Dias Seguidos de Chuva

Dias seguidos de chuva. À noite, um ventinho mais frio insiste em cutucar meus pés por sob a coberta. Fecho os olhos e fico a imaginar o alvoroço das plantas recebendo cada gotinha em suas folhas, há tempos secas. Fecho os olhos e não consigo deixar, a exemplo do poeta, de ouvir o anjo a sussurrar: “vai ser gauche na vida”. Diferentemente dele, com um intervalo de tempo muito maior!
Foi neste estado , entre vigília e sono, que a visão nítida da mulher me assaltou. Já havia me esquecido por completo do episódio.

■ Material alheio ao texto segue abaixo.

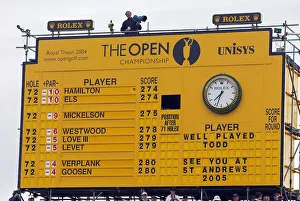 Open Scoreboard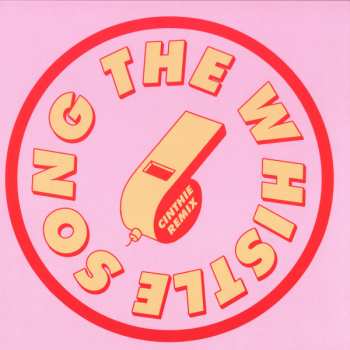 LP Frankie Knuckles: The Whistle Song (Cinthie Remix) CLR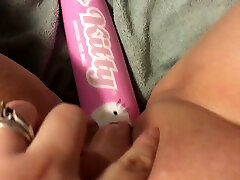 Horny camgirl shoves a small baseball bat in her hungry cunt plse saez momwithsonsex sex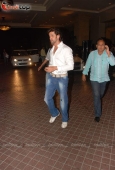 Hrithik and Barbara spotted at Marriott Hotel - inditop.com 1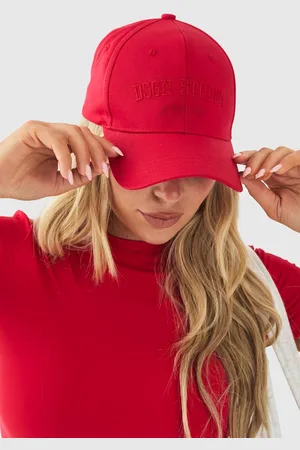 Boohoo Womens DSGN Studio Sports Club Embroidered Cap - One Size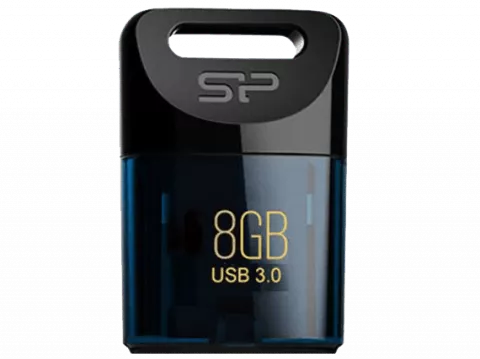 فلش مموری 8گیگابایت Silicon Power مدل JEWEL J06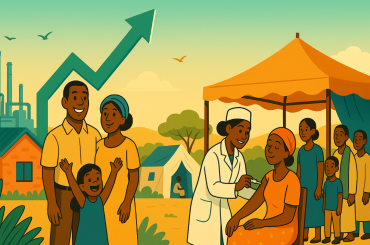 Special economic zones and mass vaccinations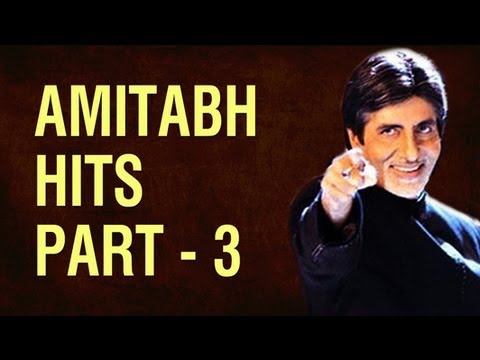 Amitabh Bachchan Songs- Bollywood Ka Shahenshah Amitabh Part...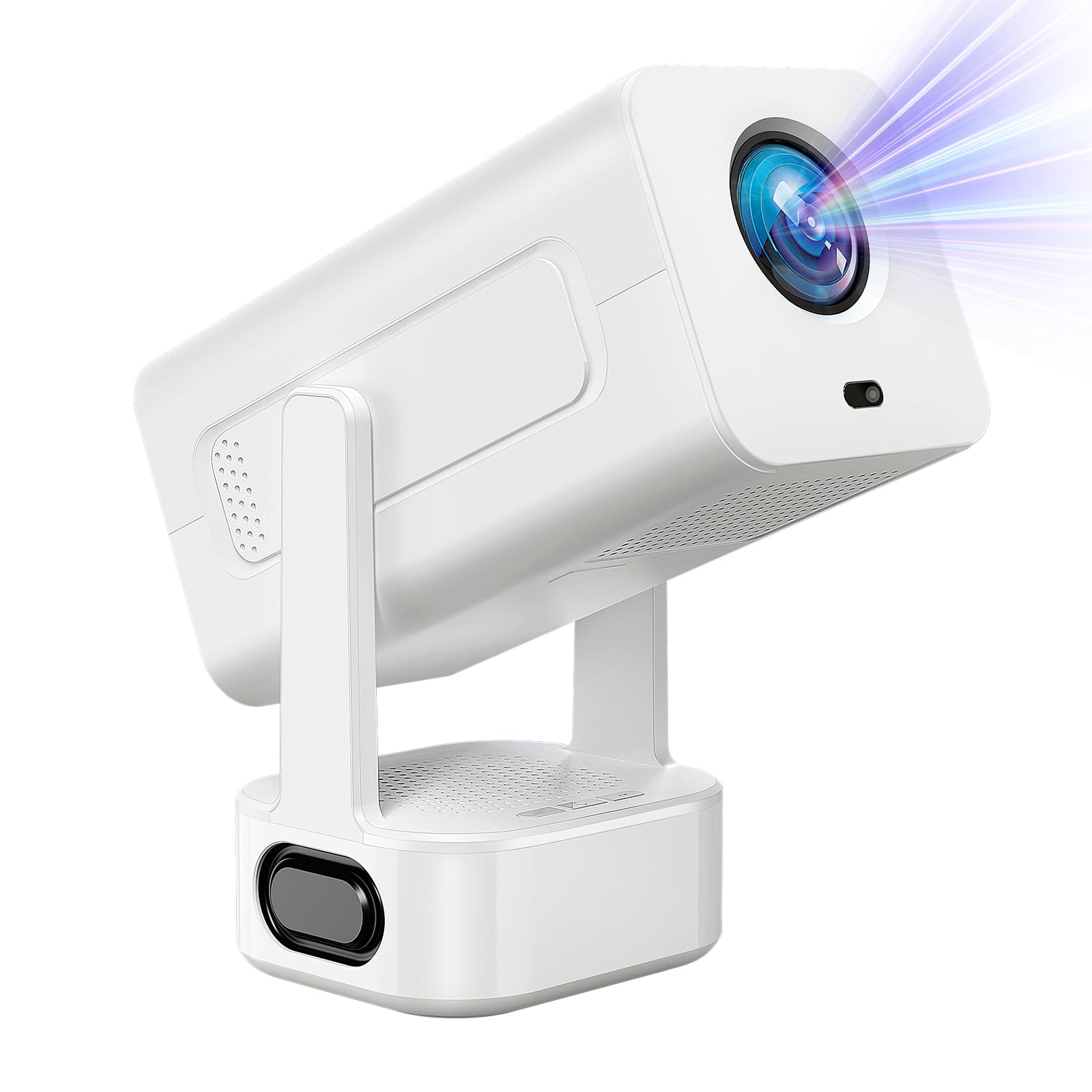 

Home Projector ANSI and Integrated 4K Innovative Independent Speakers Stylus Auto Focus Keystone Ceiling Google Cast 5G Compatible with and Sealed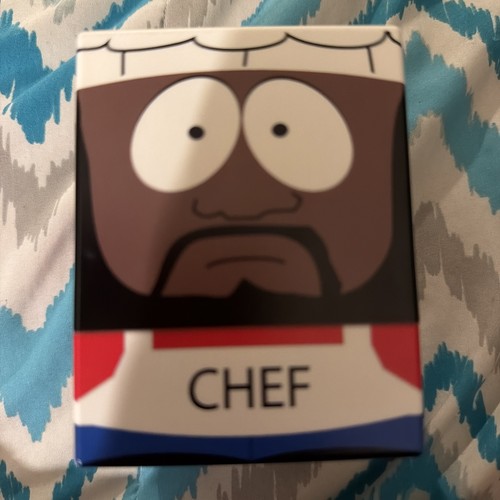 Ultimate Guard - Squaroes - Boulder 100+ - South Park Wave 1 - SP005 - Chef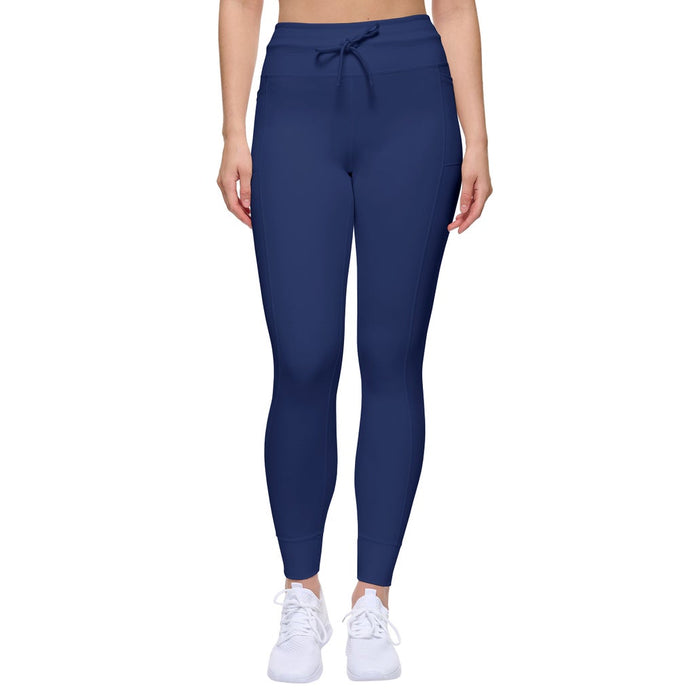 Lolë Women’s Drawstring Legging - Navy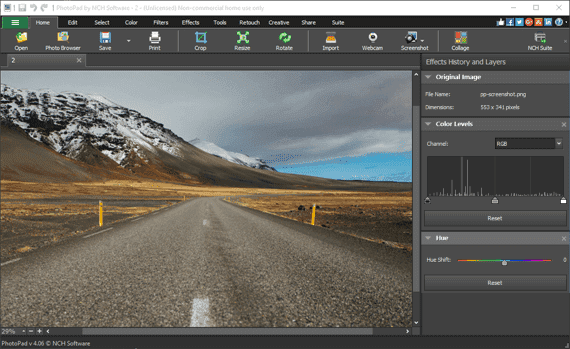 NCH PhotoPad Editor Pro v11.11 Crack + Keygen Full Free Download [2023]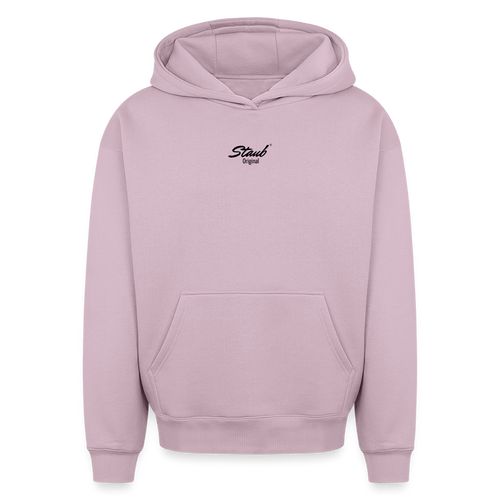 Oversized Heavyweight Unisex Hoodie - Altrosa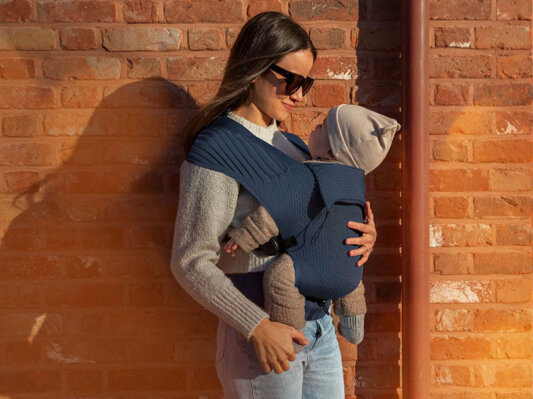 Die Flybaby Babytrage - Komfort und Sicherheit für die Kleinsten - 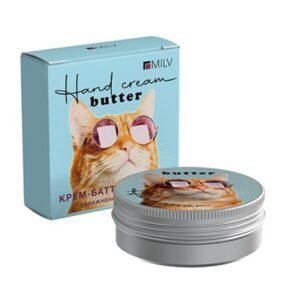 Beurre hydratant pour mains 30ml  (mandarine fraîche)
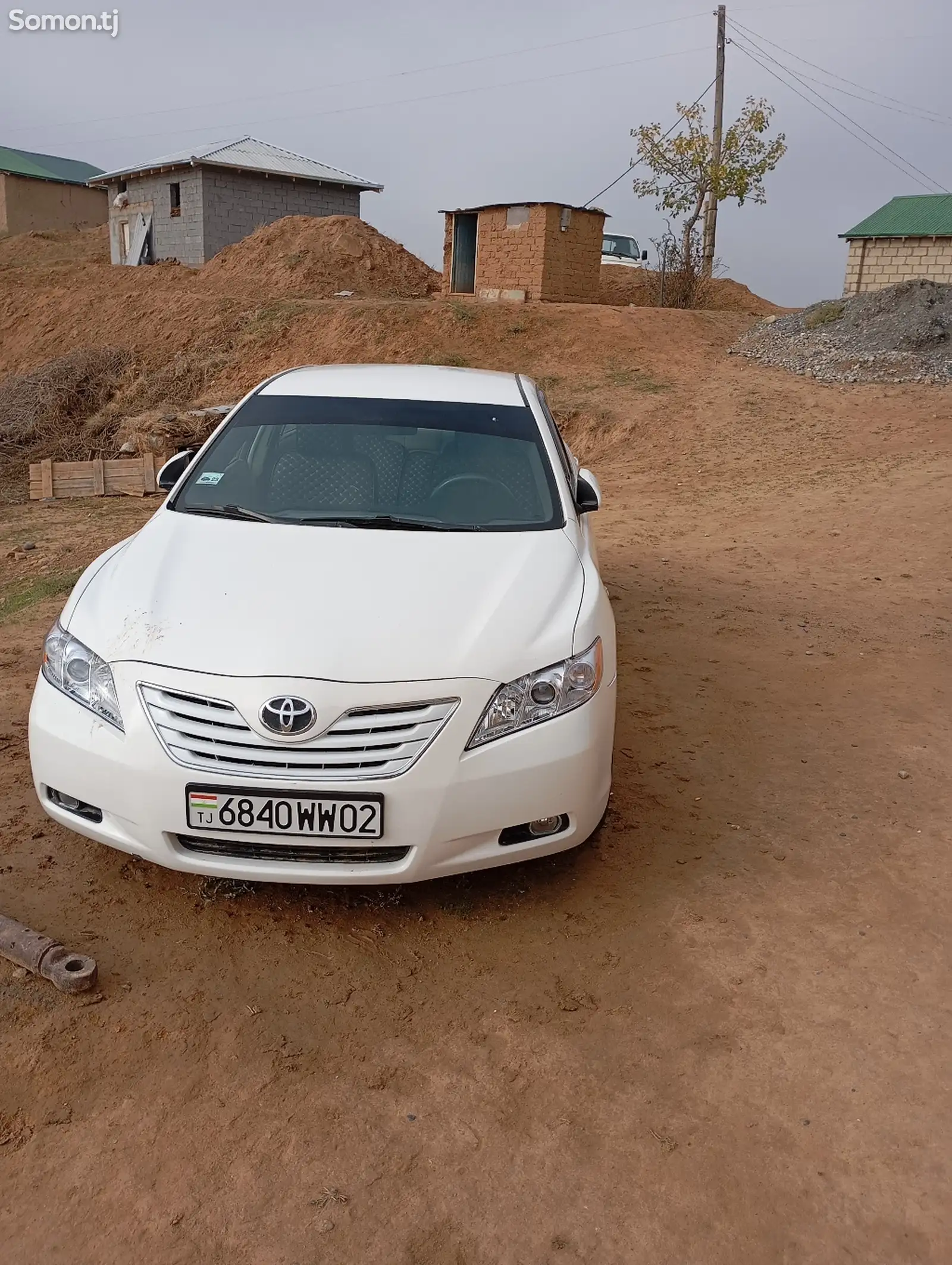 Toyota Camry, 2009-1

Dado o caso como algo sem importância nas 24 horas da vida de uma pessoa. Mas lá estava ela, novamente, sorrindo e gesticulando.
Estava cansada de ficar curvada sob um livro buscando sustentação para meu trabalho. Aborrecida de desenhar letras na tela fria e teimosa do computador. Pela porta aberta de meu escritório via a chuvinha ora fina ora grossa regando meu jardim. Resolvi andar um pouco. Tomar um café no templo do consumo de minha cidade.
“Isto é coisa de paulista”, insistia uma conhecida, “Mania de tomar café nas esquinas!”. Afirmava tão categoricamente esquecendo-se que ,na verdade, esta é uma prática muito comum em qualquer canto do mundo. Com esses pensamentos bailando na cabeça, bebericava meu expresso sem açúcar, quando aquela figura esguia e salpicada pela chuva atraiu minha atenção.
Tinha um semblante tão tranqüilo! Comia seu pão de queijo e tomava seu café como se estivesse degustando das iguarias dos deuses. Tinha porte principesco, aquela senhora! Mas o que me atraia nela, o que me obrigava a sempre voltar a cabeça para lhe observar, era o simples fato de que ela falava sozinha. Gesticulava com uma das mãos, sorria suavemente, meneava a cabeça, tudo como se estivesse de seu lado um interlocutor.
Em que fantasias, em que ponto do passado estariam perdidas suas lembranças felizes? Com qual personagem de sua história de vida ela estaria dialogando? Seria sempre o mesmo, o acompanhante invisível a meus olhos insensíveis? Ou será que haveriam por ali anjos, que minha fé miúda e fraca, não conseguiam distinguir? Podia perceber um quê angelical em seu sorriso, uma delicadeza celeste em seus gestos!
De repente ela se voltou para mim. Senti-me constrangida, como uma criança pega em flagrante, já que a estava observando abertamente. Num movimento rápido e sutil pousou suas mãos em meu braço esquerdo e detonou: “Nunca me viu, cara de pavio??” Afastou-se garbosamente.